The following general conclusions can be drawn from the study:

1. Throughout all testing, there was no instance of ICD re-programming.

2. Whenever interaction was observed during a test, the ICD returned to its normal operation as soon as the phone was turned off.

3. More than half of the ICDs (6 out of 10) were completely immune to interaction from all of the nine wireless technologies tested. Only ICD's #58 and #12 (from the same manufacturer) had interactions with more than one phone technology.

4. Under worst-case conditions, there was substantial interaction of ICD's with the TDMA-11 Hz phone, with 25.0% of the test runs resulting in some interaction (and a Density of 60.3 points of interaction per run with interaction). This phone technology is typically used for specialized business applications and currently operates using a lower mobile transmitter power (0.6 W) than when the ICD testing was performed (1 W). This lower power should reduce the incidence of interaction with this system.

5. If ICD's #58 and #12 are excluded from the results, along wit tests involving the TDMA-11 Hz phone technology, the remaining tests produced no interaction.

6. The overall Rate of interaction for the ICD's was 9.5%, and the overall average Density was 46.3 interaction points per run with interaction. If the worst offending ICD (#58) is excluded, the Rate is reduced to 3.8%, and the average Density drops to 19.6 interaction points per run with interaction.

7. Only ICD #58 interacted with the analog phone technology. This ICD is currently marketed under additional FDA labeling restrictions regarding separation between the ICD and wireless phone. No other ICD's interacted with analog phones.

8. No interaction events were observed for the PCS band (1800-1900 MHz) phones using any of the phone signal formats.

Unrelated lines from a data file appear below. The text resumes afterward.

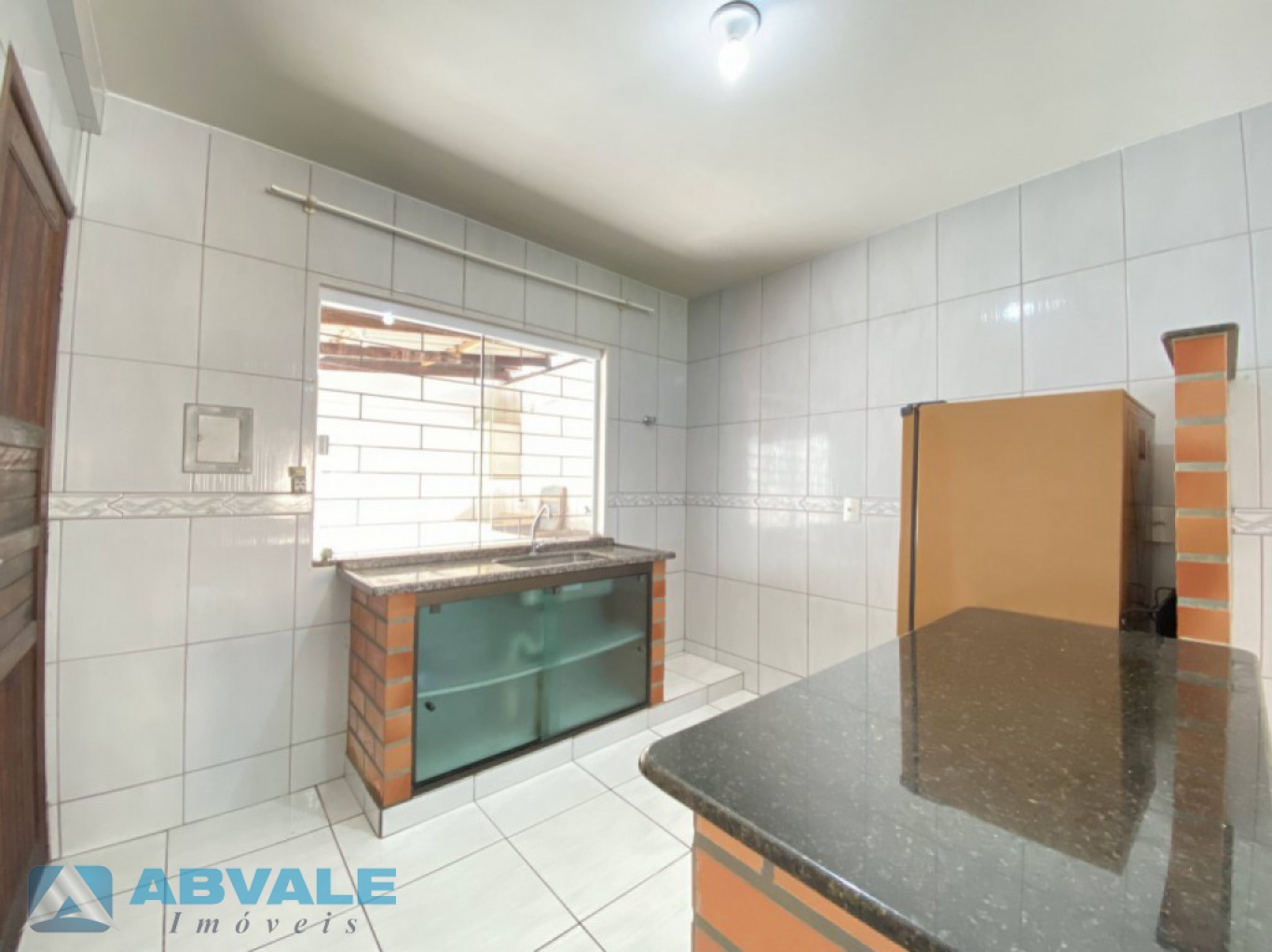 Casa de Alvenaria em Perequê, com 4 dormitórios e Garagem — foto 7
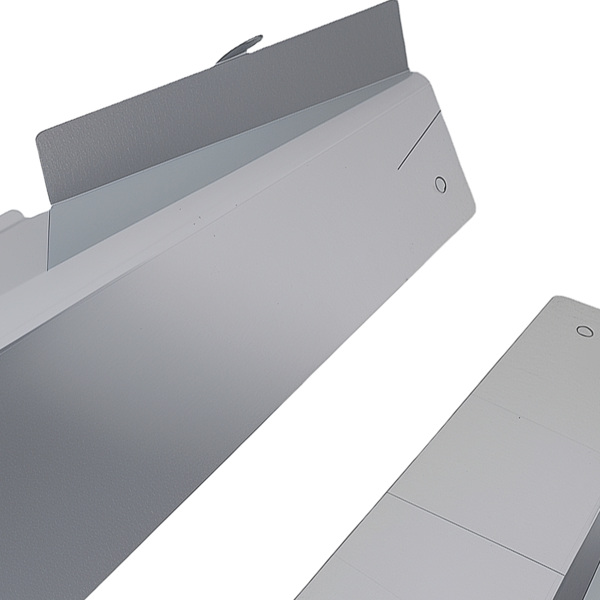 Front Radiator Filler Panels Kit Carbon Steel fit for Chevy GMC C10  69-72 3 Pieces-2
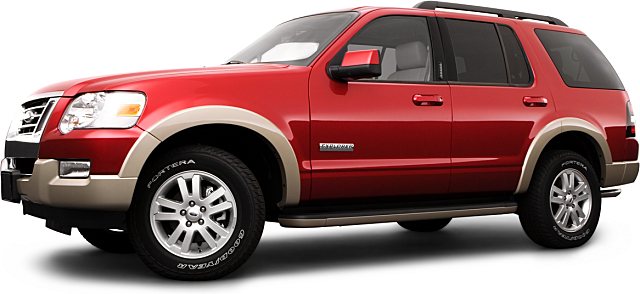 2008 Ford Explorer Eddie Bauer at USA MOTORCARS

9. The majority of interactions consisted of unwarranted delivery of defibrillation therapy or inhibition.

10. The number of defibrillation therapies was unaffected by the presence or absence of an ECG signal. Since inhibition therapy can only be observed in the absence of an ECG signal, there were more inhibition interaction points observed per run for ECG Off.

11. The relative orientation of the phone and the ICD case was a significant factor in terms of the amount of interaction that occurred.

12. Many but not all ICD-phone combinations were tested. It is thus important to use proper summary measures for comparison (i.e., Rate, Density, and Maximum X-Y Distance). The worst offending ICD (#58) and phone (TDMA-11 Hz) were tested with every phone technology and ICD, respectively. In addition, TDMA-217 Hz (1900) and Analog were both tested with every ICD.

13. The maximum coplanar (X-Y) distance between the ICD header and the base of the phone antenna at which interaction occurred for any ICD was 7.4 inches for the highest power TDMA-11 Hz phone. For the remaining phones, the maximum interaction distance was 6.2 inches. If measured from the ICD header to the tip of the antenna or to the point of maximum RF field strength, the maximum distance of interaction is substantially less. These results support HIMA-recommended implantable device labeling to "maintain a minimum separation of 6 inches."

14. The test results were repeatable to the level of identifying the specific location of interaction points and the mode of the interaction. Further comparisons with clinical data are needed to determine the correlation of in vitro testing results with in vivo interaction events.

Future Research

Future testing will examine the maximum height (Z-axis separation) at which interaction events occur. Additional testing will also be conducted as new wireless technologies and ICD prototypes become available.